== INPUT DATA ==
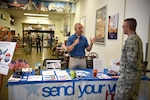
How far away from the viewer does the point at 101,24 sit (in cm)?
512

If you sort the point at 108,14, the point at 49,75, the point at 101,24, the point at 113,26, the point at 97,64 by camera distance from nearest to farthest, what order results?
the point at 49,75 → the point at 97,64 → the point at 113,26 → the point at 108,14 → the point at 101,24

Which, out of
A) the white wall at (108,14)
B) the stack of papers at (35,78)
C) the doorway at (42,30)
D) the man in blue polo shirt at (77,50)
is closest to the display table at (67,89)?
the stack of papers at (35,78)

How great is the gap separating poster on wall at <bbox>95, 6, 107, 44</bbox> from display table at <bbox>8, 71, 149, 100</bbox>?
2.60 metres

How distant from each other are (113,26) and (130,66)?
7.85 ft

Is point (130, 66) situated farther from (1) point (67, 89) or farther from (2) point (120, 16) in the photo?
(2) point (120, 16)

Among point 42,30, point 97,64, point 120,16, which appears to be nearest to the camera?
point 97,64

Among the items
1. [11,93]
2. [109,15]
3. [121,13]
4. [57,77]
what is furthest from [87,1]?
[11,93]

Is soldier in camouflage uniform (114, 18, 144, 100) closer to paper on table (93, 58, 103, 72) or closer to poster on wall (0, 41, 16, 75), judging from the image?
paper on table (93, 58, 103, 72)

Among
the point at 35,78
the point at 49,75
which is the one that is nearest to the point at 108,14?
the point at 49,75

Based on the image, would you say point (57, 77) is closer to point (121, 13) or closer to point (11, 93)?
point (11, 93)

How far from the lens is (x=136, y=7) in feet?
11.3

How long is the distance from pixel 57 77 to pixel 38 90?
35cm

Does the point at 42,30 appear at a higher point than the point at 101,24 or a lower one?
higher

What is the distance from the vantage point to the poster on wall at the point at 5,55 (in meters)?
2.53
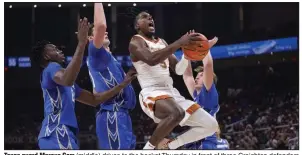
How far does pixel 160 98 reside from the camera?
545 centimetres

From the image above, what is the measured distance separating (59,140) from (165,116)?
102cm

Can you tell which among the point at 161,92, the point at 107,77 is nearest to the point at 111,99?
the point at 107,77

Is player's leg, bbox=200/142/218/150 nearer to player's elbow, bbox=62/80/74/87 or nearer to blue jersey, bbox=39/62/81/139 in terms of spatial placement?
blue jersey, bbox=39/62/81/139

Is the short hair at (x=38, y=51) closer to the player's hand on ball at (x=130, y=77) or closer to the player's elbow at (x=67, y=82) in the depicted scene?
the player's elbow at (x=67, y=82)

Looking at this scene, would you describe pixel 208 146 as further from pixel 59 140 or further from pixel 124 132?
pixel 59 140

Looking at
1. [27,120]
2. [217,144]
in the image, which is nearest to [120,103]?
[217,144]

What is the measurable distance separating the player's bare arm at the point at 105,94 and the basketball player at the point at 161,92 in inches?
4.2

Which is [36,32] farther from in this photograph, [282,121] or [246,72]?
[282,121]

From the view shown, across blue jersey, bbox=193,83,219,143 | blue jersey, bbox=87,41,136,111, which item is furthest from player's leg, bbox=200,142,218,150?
blue jersey, bbox=87,41,136,111

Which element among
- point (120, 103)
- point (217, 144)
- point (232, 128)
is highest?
point (120, 103)

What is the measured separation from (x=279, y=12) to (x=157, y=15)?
12.8 feet

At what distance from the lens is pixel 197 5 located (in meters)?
18.7

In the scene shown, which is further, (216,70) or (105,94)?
(216,70)

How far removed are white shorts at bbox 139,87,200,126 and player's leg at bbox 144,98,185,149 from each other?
0.20 ft
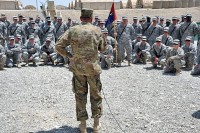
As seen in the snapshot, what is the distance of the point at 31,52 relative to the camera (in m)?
14.2

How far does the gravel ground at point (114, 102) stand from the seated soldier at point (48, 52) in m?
1.50

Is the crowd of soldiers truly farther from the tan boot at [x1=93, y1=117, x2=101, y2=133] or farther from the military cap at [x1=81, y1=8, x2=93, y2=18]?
the military cap at [x1=81, y1=8, x2=93, y2=18]

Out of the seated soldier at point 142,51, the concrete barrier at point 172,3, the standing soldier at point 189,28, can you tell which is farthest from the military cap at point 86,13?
the concrete barrier at point 172,3

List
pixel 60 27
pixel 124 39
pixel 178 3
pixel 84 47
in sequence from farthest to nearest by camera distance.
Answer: pixel 178 3, pixel 60 27, pixel 124 39, pixel 84 47

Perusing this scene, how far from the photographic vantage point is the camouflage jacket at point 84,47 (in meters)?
6.14

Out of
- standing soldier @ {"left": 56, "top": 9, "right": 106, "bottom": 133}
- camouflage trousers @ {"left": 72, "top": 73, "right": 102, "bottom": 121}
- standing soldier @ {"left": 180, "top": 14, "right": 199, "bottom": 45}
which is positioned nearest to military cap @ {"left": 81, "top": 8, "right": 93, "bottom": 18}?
standing soldier @ {"left": 56, "top": 9, "right": 106, "bottom": 133}

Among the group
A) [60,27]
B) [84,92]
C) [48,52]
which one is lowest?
[48,52]

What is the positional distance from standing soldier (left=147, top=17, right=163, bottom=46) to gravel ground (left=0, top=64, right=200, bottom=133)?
9.93 ft

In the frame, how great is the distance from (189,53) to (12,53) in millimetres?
6703

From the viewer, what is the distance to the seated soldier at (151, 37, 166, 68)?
1313 centimetres

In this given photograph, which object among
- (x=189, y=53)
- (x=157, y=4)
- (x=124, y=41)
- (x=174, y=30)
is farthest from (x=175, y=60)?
(x=157, y=4)

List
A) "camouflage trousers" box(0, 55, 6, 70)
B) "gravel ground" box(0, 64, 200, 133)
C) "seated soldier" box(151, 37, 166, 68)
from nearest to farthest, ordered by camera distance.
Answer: "gravel ground" box(0, 64, 200, 133) < "camouflage trousers" box(0, 55, 6, 70) < "seated soldier" box(151, 37, 166, 68)

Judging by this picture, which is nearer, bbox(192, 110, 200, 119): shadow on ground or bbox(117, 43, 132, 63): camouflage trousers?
bbox(192, 110, 200, 119): shadow on ground

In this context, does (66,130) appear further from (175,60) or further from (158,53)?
(158,53)
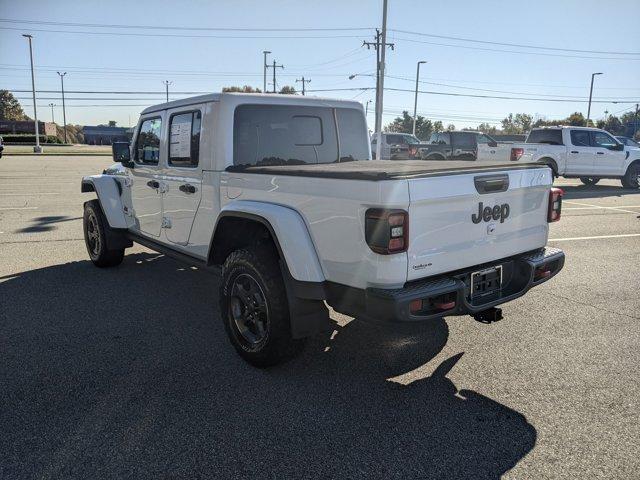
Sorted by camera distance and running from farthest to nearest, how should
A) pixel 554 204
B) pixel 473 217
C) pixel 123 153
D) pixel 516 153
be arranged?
1. pixel 516 153
2. pixel 123 153
3. pixel 554 204
4. pixel 473 217

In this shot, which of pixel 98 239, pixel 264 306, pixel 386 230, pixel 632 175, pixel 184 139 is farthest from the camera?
pixel 632 175

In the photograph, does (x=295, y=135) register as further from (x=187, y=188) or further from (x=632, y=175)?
(x=632, y=175)

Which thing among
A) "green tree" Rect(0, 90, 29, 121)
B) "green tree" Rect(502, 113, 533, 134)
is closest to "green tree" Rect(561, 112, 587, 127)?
"green tree" Rect(502, 113, 533, 134)

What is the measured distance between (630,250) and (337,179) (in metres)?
6.59

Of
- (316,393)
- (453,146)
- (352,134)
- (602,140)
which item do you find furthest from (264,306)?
(453,146)

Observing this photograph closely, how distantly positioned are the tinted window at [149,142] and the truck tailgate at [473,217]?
124 inches

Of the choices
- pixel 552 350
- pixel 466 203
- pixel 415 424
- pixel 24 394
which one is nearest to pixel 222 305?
pixel 24 394

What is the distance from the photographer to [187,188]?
4441 millimetres

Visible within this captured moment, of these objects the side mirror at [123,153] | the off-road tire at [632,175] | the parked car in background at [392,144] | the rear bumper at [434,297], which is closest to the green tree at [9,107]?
the parked car in background at [392,144]

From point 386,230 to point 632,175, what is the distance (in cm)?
1803

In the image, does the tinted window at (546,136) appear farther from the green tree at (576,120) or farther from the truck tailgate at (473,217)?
the green tree at (576,120)

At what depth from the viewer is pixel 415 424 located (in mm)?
2949

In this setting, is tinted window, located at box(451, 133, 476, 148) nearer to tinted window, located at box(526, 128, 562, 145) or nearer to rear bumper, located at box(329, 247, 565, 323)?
tinted window, located at box(526, 128, 562, 145)

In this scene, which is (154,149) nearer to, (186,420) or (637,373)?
(186,420)
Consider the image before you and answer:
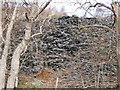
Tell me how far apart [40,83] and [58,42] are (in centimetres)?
253

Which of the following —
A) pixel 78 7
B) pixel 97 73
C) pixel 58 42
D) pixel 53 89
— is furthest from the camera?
pixel 58 42

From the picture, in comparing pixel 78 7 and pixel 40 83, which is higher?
pixel 78 7

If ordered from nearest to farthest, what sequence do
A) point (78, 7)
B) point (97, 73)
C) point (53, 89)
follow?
point (78, 7)
point (53, 89)
point (97, 73)

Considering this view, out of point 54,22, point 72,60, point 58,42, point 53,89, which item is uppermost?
point 54,22

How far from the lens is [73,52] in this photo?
958 cm

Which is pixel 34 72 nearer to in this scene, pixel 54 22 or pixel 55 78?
pixel 55 78

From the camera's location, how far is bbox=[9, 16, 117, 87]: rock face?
836 centimetres

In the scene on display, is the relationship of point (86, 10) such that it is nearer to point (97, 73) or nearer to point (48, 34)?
point (97, 73)

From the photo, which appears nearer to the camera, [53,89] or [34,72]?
[53,89]

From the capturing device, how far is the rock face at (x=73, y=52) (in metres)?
8.36

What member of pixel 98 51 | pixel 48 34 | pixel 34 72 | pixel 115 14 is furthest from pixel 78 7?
pixel 48 34

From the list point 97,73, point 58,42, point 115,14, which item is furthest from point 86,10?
point 58,42

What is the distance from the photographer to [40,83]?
329 inches

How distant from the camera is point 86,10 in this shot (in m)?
6.10
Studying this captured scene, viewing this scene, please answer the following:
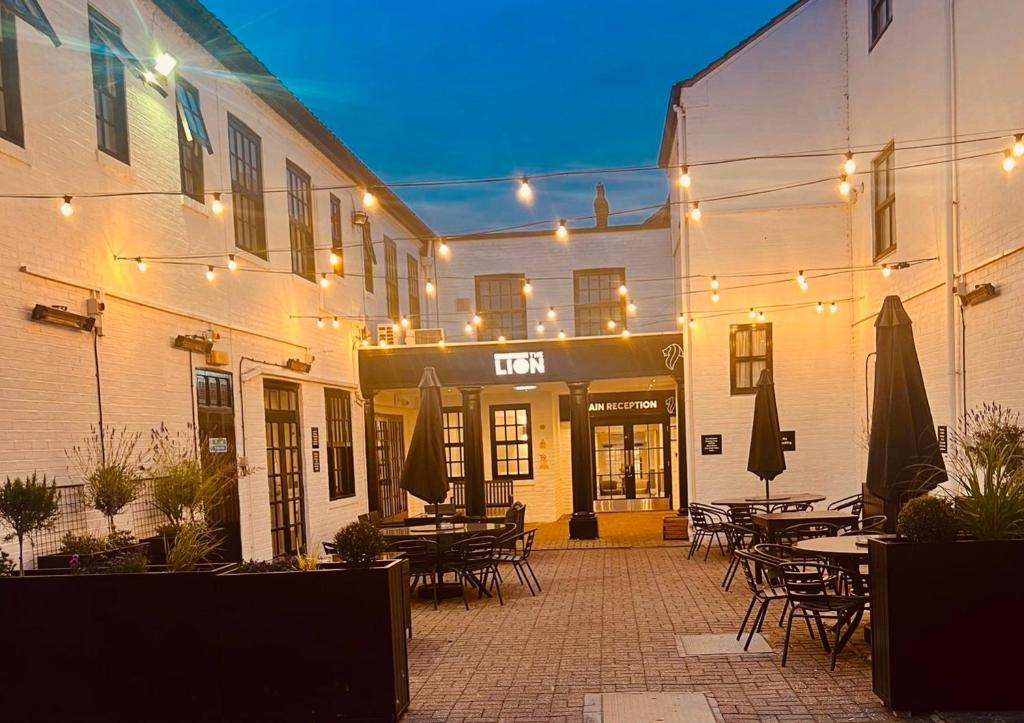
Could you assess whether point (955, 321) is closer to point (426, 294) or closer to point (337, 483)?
point (337, 483)

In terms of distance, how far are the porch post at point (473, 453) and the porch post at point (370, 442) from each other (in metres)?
1.77

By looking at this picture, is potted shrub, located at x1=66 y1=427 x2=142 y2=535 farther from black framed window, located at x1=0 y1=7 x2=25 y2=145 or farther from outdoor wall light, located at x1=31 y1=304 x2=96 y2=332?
black framed window, located at x1=0 y1=7 x2=25 y2=145

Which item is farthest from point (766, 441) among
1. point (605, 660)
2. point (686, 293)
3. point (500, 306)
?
point (500, 306)

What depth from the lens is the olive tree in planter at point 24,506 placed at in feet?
15.7

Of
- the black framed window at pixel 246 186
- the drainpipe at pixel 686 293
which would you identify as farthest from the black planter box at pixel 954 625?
the black framed window at pixel 246 186

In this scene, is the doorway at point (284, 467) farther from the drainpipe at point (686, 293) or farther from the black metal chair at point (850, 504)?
the black metal chair at point (850, 504)

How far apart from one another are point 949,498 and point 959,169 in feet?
13.8

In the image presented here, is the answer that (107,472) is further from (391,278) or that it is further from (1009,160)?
(391,278)

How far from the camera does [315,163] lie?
40.0ft

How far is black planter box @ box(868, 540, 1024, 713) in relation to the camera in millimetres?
4098

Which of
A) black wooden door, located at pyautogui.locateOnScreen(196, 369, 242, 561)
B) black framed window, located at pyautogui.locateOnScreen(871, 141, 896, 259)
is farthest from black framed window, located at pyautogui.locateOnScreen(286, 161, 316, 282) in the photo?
black framed window, located at pyautogui.locateOnScreen(871, 141, 896, 259)

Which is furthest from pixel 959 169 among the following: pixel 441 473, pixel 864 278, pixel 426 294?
pixel 426 294

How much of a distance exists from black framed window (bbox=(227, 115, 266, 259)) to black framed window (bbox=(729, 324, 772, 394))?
7.09 m

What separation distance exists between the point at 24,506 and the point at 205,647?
5.43 feet
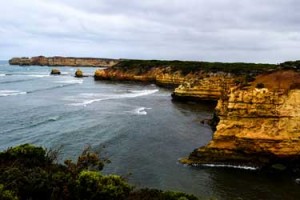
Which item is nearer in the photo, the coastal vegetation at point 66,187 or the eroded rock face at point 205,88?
the coastal vegetation at point 66,187

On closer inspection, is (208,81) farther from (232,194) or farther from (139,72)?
(139,72)

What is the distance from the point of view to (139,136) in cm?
4303

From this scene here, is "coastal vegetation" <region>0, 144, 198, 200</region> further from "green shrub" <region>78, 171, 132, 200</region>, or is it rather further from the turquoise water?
the turquoise water

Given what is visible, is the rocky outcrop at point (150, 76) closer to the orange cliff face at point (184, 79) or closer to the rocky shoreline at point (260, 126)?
the orange cliff face at point (184, 79)

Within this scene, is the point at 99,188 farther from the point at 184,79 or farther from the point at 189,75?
the point at 189,75

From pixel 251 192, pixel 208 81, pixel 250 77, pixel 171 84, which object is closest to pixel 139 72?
pixel 171 84

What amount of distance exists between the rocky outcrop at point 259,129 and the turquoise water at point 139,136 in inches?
56.1

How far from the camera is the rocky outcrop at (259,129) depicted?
102ft

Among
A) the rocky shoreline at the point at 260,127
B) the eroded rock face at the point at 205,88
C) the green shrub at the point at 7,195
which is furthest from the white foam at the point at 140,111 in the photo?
→ the green shrub at the point at 7,195

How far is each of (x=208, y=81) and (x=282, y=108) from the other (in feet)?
122

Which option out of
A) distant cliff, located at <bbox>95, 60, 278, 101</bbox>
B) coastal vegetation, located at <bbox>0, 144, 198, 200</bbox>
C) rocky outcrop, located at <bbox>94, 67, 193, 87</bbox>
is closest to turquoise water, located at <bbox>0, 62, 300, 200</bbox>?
distant cliff, located at <bbox>95, 60, 278, 101</bbox>

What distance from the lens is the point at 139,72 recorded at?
12500cm

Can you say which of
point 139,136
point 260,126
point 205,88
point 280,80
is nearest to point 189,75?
point 205,88

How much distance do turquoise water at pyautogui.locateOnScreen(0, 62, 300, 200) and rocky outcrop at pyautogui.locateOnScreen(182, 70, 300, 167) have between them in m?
1.42
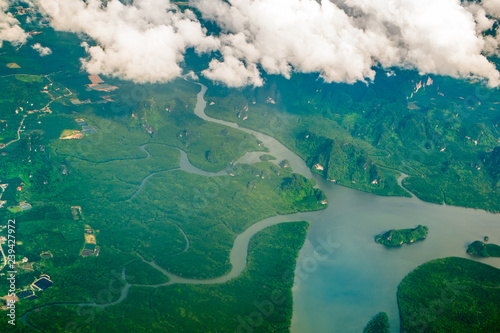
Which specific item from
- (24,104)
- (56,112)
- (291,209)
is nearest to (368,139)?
(291,209)

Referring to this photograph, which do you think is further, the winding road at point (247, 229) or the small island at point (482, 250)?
the small island at point (482, 250)

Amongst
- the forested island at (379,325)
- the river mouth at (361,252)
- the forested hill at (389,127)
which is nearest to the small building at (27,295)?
the river mouth at (361,252)

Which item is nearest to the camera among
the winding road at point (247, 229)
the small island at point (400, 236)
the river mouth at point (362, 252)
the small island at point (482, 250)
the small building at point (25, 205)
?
the river mouth at point (362, 252)

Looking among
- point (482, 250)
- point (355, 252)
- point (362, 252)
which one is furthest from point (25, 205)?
point (482, 250)

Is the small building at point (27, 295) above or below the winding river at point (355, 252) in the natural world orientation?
below

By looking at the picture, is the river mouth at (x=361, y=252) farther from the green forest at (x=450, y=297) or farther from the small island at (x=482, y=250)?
the green forest at (x=450, y=297)

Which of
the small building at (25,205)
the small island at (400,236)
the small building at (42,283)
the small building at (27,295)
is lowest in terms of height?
the small building at (25,205)

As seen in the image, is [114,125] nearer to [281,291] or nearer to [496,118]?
[281,291]
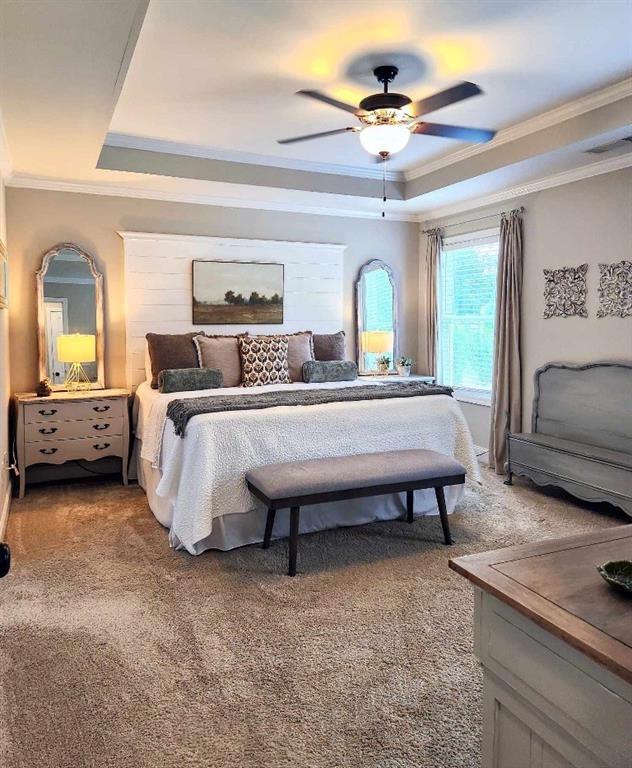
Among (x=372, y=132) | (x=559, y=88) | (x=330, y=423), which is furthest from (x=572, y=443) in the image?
(x=372, y=132)

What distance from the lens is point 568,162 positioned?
13.8ft

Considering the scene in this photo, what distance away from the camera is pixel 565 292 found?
4578 mm

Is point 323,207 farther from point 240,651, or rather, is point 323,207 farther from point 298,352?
point 240,651

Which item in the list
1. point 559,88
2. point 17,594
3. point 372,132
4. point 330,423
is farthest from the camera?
point 330,423

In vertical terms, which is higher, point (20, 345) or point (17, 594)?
point (20, 345)

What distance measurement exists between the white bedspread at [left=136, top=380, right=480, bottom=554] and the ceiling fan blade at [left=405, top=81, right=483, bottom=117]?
69.5 inches

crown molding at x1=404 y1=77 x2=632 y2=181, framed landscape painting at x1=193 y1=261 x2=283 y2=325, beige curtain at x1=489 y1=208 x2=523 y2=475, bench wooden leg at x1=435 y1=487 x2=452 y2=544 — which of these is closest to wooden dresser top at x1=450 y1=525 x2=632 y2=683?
bench wooden leg at x1=435 y1=487 x2=452 y2=544

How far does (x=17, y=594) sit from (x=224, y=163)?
3.44 metres

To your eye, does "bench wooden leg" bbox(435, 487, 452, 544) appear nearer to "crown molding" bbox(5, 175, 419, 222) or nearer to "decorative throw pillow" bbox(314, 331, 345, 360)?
"decorative throw pillow" bbox(314, 331, 345, 360)

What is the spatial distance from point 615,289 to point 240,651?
350 centimetres

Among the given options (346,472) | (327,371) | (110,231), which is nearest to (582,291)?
(327,371)

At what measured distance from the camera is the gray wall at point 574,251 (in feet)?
13.6

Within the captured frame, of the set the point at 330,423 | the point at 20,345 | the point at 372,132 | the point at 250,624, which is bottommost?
the point at 250,624

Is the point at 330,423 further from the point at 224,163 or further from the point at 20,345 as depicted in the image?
the point at 20,345
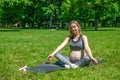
===
WORK INSTRUCTIONS:
List every line in the records above that contains the word "doorway", treating uppercase and lowercase as different.

EXERCISE ANSWER:
C) the doorway at (42,30)
In this scene, is the doorway at point (284, 467) farther from the drainpipe at point (686, 293) or farther from the black metal chair at point (850, 504)?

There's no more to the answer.